REQUIRED WORK >>
#1 In the essay, what did the narrator's older brother major in while commuting to college?
#2 Reproduce the passage from the essay starting with "What I bought" and going on through "past and future.".

EXCERPT TO READ >>

What I bought into and Why, Part 3
"Reality is merely an illusion, albeit a very persistent one.” Albert Einstein
“At the center of your being you have the answer; you know who you are and you know what you want.” Lao-tsu
When I was in 8th Grade and a Frosh in High School my older brother was living at home and commuting to college. His Major was Sociology and, after two years there, he moved away, got married and eventually earned a Masters in Sociology. The impact of these two years was huge for me. The tiny room that we shared was filled with books that I probably never would have come across in the rural small-town library I had been “haunting” for years. Books, for me, were my own personal “transporter” and “Time Machine” and, because of them, I could travel all over the world and centuries into the past and future.

INFORMATION PROVIDED >>
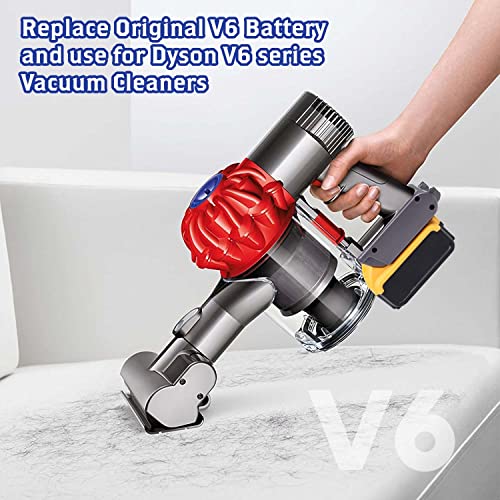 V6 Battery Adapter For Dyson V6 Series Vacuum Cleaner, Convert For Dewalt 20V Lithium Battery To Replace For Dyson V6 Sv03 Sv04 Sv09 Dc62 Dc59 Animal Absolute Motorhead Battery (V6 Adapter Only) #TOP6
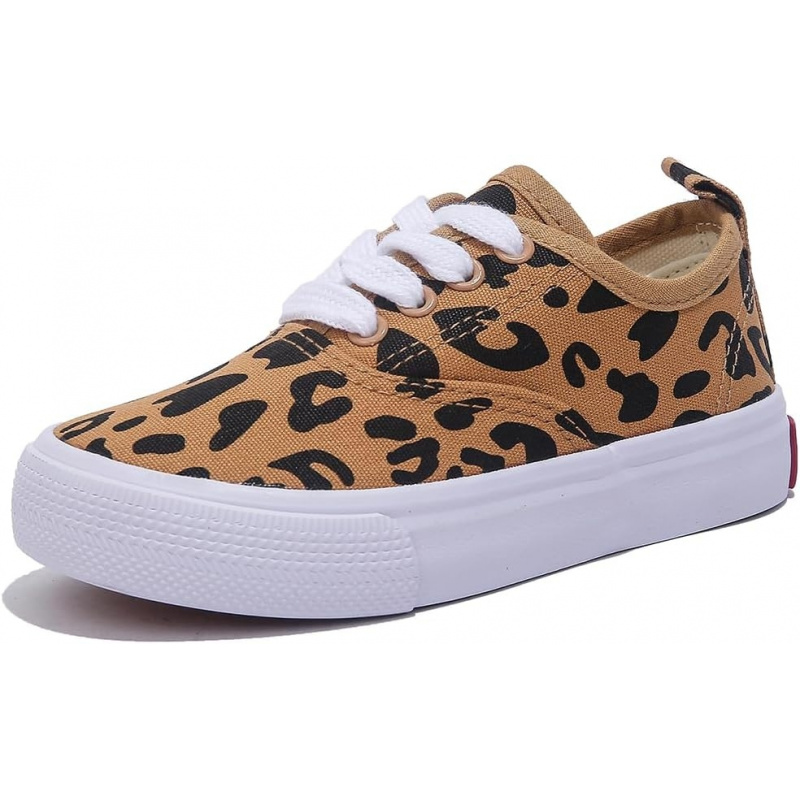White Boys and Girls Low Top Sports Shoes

PROBLEM SOLUTIONS >>
#1 Sociology.

#2
What I bought into and Why, Part 3
"Reality is merely an illusion, albeit a very persistent one.” Albert Einstein
“At the center of your being you have the answer; you know who you are and you know what you want.” Lao-tsu
When I was in 8th Grade and a Frosh in High School my older brother was living at home and commuting to college. His Major was Sociology and, after two years there, he moved away, got married and eventually earned a Masters in Sociology. The impact of these two years was huge for me. The tiny room that we shared was filled with books that I probably never would have come across in the rural small-town library I had been “haunting” for years. Books, for me, were my own personal “transporter” and “Time Machine” and, because of them, I could travel all over the world and centuries into the past and future.